Write the next part of the issue report about the repeated right-hand sides in the README's MNIST code, starting after its last line.

Selected text ▸
↓↓↓

MNIST example code in README has same RHS for different variables
Hello and thanks for a very interesting repo! The top-level README provides helpful step-by-step instructions for obtaining the data corrected in this repo.
For MNIST, the instructions include two variables with assignments that share the same right-hand side:
test_data = datasets.MNIST(data_dir, train=False, download=True).test_labels.numpy()
test_labels = datasets.MNIST(data_dir, train=False, download=True).test_labels.numpy()
They're the same in Python:
In [6]: np.all(np.equal(test_data, test_labels))
Out[6]: True
It looks like the test_labels on the right-hand side should be test_data for the first assignment.
(There are warnings from torchvision 0.13.0 about the names changing, but whichever torchvision version is supported by the step-by-step tutorial in the README, it would help to be consistent.)
The two assignments for training data appear to have a similar problem:
bash$ sed 's!.*=!!' | while read rhs; do echo $rhs | openssl sha256; done
train_data = datasets.MNIST(data_dir, train=True, download=True).test_data.numpy()
train_labels = datasets.MNIST(data_dir, train=True, download=True).test_data.numpy()

↑↑↑

Extracted records ▸
↓↓↓

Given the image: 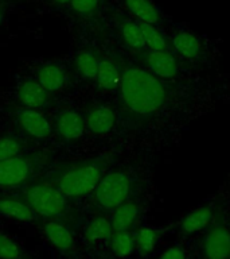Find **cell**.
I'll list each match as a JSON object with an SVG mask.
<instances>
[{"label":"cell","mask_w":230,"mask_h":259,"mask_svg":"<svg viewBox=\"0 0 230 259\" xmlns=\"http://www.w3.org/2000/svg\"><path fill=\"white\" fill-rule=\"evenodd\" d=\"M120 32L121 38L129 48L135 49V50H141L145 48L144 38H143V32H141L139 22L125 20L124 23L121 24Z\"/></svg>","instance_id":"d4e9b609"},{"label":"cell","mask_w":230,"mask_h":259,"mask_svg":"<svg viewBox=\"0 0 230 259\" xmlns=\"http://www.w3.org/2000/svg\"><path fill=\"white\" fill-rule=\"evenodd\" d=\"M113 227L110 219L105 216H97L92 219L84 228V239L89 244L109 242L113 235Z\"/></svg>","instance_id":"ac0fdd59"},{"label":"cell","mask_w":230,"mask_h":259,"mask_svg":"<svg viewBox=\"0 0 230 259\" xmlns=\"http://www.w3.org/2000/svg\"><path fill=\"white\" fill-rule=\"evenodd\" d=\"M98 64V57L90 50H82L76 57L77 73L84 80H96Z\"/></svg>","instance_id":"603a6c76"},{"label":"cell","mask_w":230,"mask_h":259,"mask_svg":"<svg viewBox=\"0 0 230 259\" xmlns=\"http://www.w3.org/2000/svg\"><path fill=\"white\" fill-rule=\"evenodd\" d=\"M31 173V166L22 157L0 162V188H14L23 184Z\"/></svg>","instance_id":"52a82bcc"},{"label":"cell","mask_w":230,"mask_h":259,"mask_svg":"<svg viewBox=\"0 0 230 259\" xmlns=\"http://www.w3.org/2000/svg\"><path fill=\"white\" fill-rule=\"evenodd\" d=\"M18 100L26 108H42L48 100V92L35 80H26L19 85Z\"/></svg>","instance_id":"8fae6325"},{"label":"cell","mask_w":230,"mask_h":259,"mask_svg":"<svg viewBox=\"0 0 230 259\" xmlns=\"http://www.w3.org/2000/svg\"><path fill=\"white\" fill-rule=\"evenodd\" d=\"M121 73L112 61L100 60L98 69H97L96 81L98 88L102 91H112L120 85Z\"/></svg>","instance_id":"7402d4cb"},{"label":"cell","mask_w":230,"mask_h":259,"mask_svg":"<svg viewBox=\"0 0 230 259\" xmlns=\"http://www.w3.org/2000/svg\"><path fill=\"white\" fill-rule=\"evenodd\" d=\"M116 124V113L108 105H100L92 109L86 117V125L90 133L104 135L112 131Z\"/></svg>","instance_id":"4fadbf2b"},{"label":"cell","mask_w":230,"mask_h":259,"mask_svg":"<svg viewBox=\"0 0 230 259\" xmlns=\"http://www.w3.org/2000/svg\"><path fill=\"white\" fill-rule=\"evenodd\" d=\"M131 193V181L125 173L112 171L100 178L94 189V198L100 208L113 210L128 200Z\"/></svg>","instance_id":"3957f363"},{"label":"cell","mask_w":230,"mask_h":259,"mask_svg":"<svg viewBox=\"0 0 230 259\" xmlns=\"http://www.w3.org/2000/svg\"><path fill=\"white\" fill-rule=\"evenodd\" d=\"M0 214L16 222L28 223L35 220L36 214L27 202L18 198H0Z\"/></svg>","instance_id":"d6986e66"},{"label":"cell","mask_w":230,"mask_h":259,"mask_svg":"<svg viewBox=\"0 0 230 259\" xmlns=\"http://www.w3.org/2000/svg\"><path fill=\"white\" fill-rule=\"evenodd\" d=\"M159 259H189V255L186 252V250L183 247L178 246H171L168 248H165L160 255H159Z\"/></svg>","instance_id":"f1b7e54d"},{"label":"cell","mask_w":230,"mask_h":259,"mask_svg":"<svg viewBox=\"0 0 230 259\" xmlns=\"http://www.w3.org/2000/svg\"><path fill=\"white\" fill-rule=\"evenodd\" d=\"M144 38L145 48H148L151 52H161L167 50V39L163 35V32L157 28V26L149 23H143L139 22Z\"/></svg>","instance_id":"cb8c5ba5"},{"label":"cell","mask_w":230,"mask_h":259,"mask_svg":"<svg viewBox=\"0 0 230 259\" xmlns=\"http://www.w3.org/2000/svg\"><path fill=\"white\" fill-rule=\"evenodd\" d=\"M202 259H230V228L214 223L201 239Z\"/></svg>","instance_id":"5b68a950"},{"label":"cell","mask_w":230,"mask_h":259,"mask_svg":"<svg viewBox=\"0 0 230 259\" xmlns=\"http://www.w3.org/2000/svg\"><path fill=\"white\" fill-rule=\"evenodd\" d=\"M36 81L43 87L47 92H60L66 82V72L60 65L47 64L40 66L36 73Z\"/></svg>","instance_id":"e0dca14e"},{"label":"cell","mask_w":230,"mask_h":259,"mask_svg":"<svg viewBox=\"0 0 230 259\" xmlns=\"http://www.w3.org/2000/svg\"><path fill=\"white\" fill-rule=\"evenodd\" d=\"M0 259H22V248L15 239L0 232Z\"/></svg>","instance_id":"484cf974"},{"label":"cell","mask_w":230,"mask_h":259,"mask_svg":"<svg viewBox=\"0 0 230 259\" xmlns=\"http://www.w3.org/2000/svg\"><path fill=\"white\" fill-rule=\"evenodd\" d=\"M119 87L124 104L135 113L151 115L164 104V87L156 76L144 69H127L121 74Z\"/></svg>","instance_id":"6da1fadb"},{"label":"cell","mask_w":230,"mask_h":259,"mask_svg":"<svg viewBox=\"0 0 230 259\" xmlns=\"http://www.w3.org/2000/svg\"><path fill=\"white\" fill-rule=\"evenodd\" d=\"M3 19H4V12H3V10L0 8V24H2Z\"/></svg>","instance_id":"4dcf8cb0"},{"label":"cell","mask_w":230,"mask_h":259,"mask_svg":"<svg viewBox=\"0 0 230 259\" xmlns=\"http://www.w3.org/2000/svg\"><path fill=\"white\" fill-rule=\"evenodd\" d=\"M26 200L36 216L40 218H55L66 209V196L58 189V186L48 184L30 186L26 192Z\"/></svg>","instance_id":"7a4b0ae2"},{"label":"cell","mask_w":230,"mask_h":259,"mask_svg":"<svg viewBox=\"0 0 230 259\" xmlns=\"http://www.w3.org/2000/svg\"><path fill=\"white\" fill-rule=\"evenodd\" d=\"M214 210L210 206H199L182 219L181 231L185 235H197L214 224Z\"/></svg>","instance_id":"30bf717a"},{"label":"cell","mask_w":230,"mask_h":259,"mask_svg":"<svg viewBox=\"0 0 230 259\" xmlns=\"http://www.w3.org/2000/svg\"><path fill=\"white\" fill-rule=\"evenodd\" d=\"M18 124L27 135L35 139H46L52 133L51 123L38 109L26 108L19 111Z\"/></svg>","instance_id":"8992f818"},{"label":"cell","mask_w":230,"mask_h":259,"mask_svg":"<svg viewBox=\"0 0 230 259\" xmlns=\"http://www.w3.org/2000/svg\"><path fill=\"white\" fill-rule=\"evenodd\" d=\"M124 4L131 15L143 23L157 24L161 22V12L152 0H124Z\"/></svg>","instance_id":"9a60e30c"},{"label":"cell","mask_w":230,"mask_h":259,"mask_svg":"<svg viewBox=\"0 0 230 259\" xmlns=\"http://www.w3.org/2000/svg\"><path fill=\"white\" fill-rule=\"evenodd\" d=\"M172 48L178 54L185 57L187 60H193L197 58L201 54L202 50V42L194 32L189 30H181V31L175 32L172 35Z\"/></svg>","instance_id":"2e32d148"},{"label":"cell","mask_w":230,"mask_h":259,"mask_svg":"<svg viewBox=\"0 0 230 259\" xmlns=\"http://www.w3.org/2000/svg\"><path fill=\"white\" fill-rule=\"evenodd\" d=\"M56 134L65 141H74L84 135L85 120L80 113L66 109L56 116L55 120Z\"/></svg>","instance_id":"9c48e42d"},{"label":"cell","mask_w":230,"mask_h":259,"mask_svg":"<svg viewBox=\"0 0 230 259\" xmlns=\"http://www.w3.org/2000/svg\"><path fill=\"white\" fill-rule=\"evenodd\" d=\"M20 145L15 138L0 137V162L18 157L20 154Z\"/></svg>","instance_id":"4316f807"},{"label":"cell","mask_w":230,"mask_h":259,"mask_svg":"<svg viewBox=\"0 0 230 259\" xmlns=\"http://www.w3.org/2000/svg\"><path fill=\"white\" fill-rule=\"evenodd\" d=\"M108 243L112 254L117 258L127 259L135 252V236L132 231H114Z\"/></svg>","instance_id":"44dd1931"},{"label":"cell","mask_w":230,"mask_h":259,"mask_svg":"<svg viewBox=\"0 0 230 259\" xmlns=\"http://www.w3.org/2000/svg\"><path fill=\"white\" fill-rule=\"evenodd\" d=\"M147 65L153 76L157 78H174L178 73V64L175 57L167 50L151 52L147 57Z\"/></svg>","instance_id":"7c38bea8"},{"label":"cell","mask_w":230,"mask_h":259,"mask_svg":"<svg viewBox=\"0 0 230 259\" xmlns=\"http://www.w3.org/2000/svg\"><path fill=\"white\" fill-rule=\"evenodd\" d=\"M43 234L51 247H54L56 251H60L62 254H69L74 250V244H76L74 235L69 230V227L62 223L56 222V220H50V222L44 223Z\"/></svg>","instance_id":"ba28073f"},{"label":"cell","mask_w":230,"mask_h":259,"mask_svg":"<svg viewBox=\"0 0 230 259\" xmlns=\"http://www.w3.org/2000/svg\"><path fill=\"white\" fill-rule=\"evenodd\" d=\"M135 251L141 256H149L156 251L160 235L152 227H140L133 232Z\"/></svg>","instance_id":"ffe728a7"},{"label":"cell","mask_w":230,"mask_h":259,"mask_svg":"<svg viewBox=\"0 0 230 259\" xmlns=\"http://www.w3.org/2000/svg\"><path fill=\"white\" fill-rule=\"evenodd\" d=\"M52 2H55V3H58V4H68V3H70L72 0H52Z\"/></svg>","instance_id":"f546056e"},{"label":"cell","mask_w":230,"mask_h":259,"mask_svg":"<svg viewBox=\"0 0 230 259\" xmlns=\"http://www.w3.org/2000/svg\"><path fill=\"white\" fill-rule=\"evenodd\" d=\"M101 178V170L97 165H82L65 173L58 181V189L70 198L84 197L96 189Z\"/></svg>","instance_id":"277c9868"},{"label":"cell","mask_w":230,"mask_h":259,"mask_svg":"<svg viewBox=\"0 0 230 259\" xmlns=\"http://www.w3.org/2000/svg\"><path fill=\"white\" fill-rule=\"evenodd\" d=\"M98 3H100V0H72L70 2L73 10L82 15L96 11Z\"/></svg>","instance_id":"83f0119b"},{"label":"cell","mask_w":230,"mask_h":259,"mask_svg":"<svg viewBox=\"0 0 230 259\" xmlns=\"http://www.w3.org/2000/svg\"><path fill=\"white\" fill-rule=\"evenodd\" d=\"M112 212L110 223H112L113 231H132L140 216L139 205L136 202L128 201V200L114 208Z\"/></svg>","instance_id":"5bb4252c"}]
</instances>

↑↑↑

Task answer ▸
870562877997826fd9627b9eb3890323171ea41841499caec4c8ea1ccddfeea4
870562877997826fd9627b9eb3890323171ea41841499caec4c8ea1ccddfeea4
bash$
Good catch! Would you be interested in submitting a PR to fix this?
Yes, I can try to submit a PR after work. I'll do the minimal change and ignore the torchvision warnings if that works.
.../venv/lib/python3.9/site-packages/torchvision/datasets/mnist.py:80: UserWarning: test_data has been renamed data
t_data has been renamed data")
.../venv/lib/python3.9/site-packages/torchvision/datasets/mnist.py:70: UserWarning: test_labels has been renamed targets
warnings.warn("test_labels has been renamed targets")
Fixed in https://github.com/cleanlab/label-errors/commit/27d5291ae292ebea9e591e5054615f3457d0ad21.